ATLANTA - A Channel 2 Action News investigation uncovered a string of Georgia State Patrol troopers at fault for cruiser crashes within the last year.
Every time their emergency lights go on, the public's lives are on the line.
"The most dangerous thing we do, and what we do most, is drive that vehicle," said Mike Barton, Chief Driving Instructor for the Georgia Department of Public Safety.
Often officers are racing down busy Georgia roads with no margin for error.
"The problem is when we make mistakes, it's catastrophic," said Barton.
Last New Year's Eve, a crash involving GSP claimed the life of Kathy Porter, wife of Atlanta Braves head trainer Jeff Porter.
"We're doing okay. We're doing all right," Porter told Diamant.
The family was on the way to a football game when a Georgia State Patrol trooper, trying to catch up to a police chase, blew through a red light in downtown Atlanta and broadsided their SUV.
Diamant sat down with Porter last month at Braves spring training in Florida. Porter would not discuss the wreck, but had plenty to say about Trooper Donald Crozier who caused it.
"I don't think you need to be in a tragedy like us to realize that he probably should not have been driving," said Porter.
Through a series of open records requests to the Georgia Department of Public Safety, Diamant pieced together Crozier's driving record.
Just 10 months before the crash, Crozier was in an accident in which he went straight through another red light in northwest Atlanta and crashed into an oncoming car. No one got hurt that time.
Crozier was written up after that crash. His supervisor wrote, "It was your fourth 'at fault' crash since November 2008 where disciplinary action was taken … It is this type of behavior that must be corrected."

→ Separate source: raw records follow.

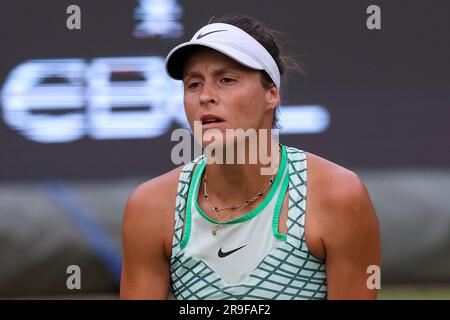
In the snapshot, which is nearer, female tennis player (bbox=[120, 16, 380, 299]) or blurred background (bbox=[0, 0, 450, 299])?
female tennis player (bbox=[120, 16, 380, 299])

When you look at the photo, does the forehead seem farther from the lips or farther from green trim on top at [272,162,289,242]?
green trim on top at [272,162,289,242]

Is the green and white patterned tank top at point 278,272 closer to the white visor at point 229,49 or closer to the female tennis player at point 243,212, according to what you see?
the female tennis player at point 243,212

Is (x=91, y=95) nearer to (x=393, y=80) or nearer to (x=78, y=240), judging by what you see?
(x=78, y=240)

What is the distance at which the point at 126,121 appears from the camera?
4016 mm

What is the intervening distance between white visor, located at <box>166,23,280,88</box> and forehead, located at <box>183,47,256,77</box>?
2cm

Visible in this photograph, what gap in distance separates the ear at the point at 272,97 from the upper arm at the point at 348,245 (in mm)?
296

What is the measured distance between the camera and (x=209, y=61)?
2238mm

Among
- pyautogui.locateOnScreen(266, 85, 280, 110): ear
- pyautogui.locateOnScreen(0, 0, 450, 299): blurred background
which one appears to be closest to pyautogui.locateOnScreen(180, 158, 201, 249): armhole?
pyautogui.locateOnScreen(266, 85, 280, 110): ear

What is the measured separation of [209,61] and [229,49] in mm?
72

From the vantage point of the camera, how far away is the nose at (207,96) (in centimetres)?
220

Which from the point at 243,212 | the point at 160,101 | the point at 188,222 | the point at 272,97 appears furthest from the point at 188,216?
the point at 160,101

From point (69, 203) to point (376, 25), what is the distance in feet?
5.37

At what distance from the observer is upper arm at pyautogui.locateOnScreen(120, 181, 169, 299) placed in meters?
2.29

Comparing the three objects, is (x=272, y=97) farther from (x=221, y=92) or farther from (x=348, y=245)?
(x=348, y=245)
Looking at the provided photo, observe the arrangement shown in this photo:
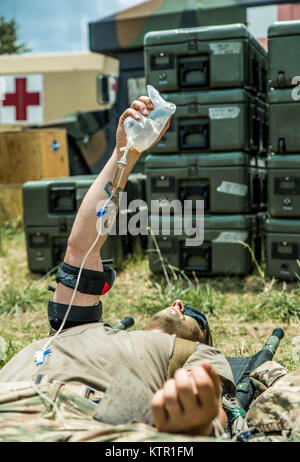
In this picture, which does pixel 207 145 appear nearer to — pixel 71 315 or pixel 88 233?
pixel 88 233

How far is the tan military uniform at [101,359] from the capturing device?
1.94 m

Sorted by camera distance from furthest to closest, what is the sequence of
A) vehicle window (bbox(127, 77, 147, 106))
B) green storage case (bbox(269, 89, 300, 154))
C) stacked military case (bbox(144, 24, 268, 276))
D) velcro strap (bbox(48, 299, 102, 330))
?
vehicle window (bbox(127, 77, 147, 106))
stacked military case (bbox(144, 24, 268, 276))
green storage case (bbox(269, 89, 300, 154))
velcro strap (bbox(48, 299, 102, 330))

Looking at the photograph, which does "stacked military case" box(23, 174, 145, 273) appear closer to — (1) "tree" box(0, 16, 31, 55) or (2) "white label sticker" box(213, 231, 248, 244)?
(2) "white label sticker" box(213, 231, 248, 244)

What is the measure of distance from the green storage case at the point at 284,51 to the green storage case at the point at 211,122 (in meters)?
0.35

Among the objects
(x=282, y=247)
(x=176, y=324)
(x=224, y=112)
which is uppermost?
(x=224, y=112)

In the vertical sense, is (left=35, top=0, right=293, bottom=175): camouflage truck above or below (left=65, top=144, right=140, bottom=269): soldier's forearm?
above

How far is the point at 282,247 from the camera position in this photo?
4.49 m

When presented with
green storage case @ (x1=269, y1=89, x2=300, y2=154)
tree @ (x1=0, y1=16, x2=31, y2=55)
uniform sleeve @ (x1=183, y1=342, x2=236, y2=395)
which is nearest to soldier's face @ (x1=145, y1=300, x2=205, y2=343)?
uniform sleeve @ (x1=183, y1=342, x2=236, y2=395)

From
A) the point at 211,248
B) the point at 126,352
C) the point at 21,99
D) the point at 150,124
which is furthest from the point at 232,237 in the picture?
the point at 21,99

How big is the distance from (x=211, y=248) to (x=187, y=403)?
3288 mm

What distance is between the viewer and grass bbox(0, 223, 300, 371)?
3602mm

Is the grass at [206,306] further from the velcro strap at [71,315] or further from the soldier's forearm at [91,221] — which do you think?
the soldier's forearm at [91,221]

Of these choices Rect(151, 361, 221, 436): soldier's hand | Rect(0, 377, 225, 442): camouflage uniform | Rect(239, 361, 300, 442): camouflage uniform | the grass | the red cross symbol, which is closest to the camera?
Rect(151, 361, 221, 436): soldier's hand

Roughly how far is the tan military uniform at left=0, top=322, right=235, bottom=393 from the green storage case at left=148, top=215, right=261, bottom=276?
2489 millimetres
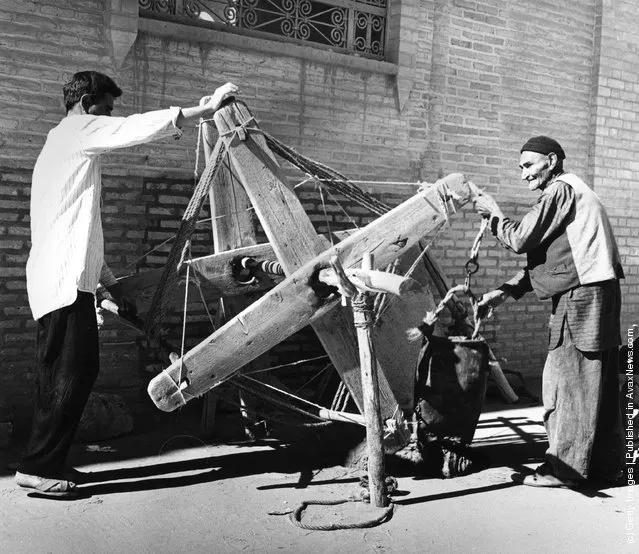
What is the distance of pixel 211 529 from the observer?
14.1ft

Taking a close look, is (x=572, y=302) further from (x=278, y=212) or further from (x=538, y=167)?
(x=278, y=212)

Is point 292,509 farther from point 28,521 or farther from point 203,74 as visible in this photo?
point 203,74

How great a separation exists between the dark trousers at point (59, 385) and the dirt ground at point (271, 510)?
0.76 ft

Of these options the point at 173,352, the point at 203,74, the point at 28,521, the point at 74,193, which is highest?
the point at 203,74

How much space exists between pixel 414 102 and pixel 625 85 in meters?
2.85

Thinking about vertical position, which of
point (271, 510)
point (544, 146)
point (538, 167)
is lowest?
point (271, 510)

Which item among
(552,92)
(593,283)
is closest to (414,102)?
(552,92)

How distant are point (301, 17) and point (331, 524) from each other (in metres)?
4.67

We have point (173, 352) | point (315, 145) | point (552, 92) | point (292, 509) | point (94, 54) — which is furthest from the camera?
point (552, 92)

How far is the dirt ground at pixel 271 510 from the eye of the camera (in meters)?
4.16

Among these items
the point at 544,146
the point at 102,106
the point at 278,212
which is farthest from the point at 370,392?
the point at 102,106

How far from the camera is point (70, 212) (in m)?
4.73

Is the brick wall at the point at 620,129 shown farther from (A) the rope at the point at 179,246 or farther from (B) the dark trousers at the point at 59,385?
(B) the dark trousers at the point at 59,385

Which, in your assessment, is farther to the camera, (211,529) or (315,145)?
(315,145)
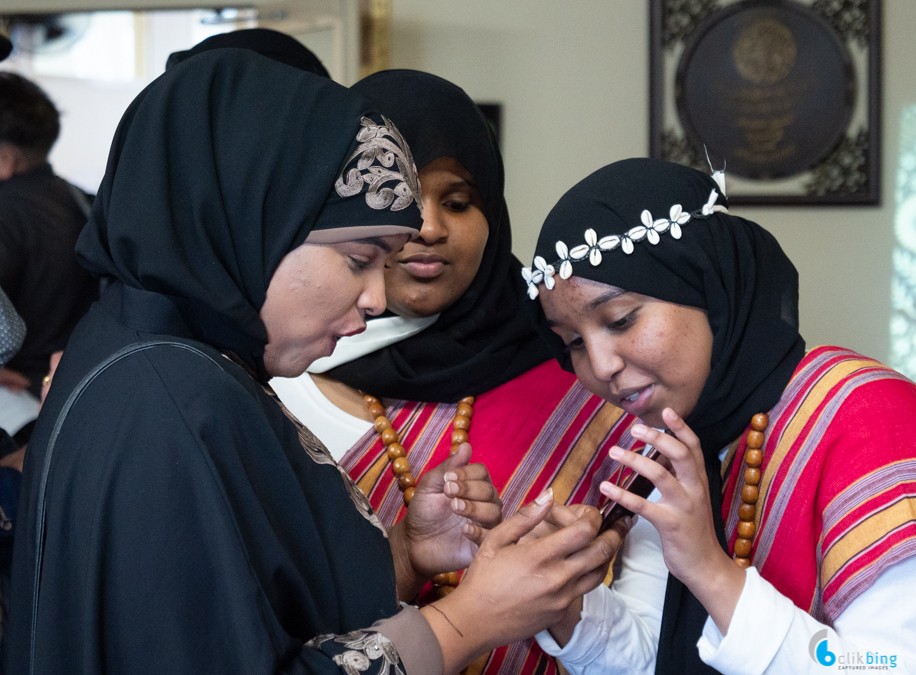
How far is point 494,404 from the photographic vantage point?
2025 millimetres

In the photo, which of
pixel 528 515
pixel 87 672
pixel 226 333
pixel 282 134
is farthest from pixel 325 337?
pixel 87 672

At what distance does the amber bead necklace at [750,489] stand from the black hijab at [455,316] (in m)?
0.59

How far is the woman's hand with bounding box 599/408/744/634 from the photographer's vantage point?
4.25 feet

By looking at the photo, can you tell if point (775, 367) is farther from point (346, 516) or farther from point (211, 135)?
point (211, 135)

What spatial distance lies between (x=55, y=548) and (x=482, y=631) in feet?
1.66

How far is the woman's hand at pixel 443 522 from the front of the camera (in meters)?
1.55

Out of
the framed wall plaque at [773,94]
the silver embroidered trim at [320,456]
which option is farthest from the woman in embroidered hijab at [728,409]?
the framed wall plaque at [773,94]

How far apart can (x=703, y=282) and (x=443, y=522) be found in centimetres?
55

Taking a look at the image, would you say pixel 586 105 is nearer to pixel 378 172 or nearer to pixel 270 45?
pixel 270 45

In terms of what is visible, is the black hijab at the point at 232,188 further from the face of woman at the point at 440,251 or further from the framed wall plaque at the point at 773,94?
the framed wall plaque at the point at 773,94

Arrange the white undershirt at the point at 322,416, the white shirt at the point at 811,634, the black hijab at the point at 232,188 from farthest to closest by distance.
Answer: the white undershirt at the point at 322,416
the white shirt at the point at 811,634
the black hijab at the point at 232,188

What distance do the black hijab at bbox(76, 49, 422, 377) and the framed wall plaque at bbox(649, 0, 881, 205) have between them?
2.52 m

The wreck that ultimately cost Crozier his job cost Kathy Porter her life.
"This wasn't rocket science. This is the basic thing that a person is trained right out of trooper school," Col. Mark McDonough, Commissioner of the Georgia Department of Public Safety, told Diamant.
Diamant traveled to Forsyth to the Georgia State Patrol Training Center and got behind the wheel with the lead driving instructor to see what state troopers have to go through before getting on the road.
"It's as realistic as we can make it," said lead driving instructor Barton.
Cadets in the school sweat out high-stress maneuvers on cone courses, skid pads and speed tracks -- more than 100 hours by the time they graduate.
"We try to put them in every condition we can, so that in a moment of crisis they'll fall back on their training," said Barton.
After digging through department documents, Channel 2 found troopers at fault in at least 99 wrecks from January 2011 through March 2012. That's about one every four days, though some were more serious than others.
Diamant found one crash on Georgia Highway 400 in Lumpkin County that sent a woman to the hospital.
"We're not going to prevent it from ever happening again, but we have a moral obligation to the citizens to take a look at what we do and how we do our business," said McDonough.
The crash that killed Porter led to the Georgia State Patrol top brass to ramp up training for all troopers on how to make better decisions. Porter hopes it will make a difference.
"We don't want anybody else sitting in these chairs," said Porter.
Diamant also found other troopers with multiple at-fault wrecks on their records, even though as cadets, all troopers actually get four times more driver training than the state of Georgia's minimum standards for police officers.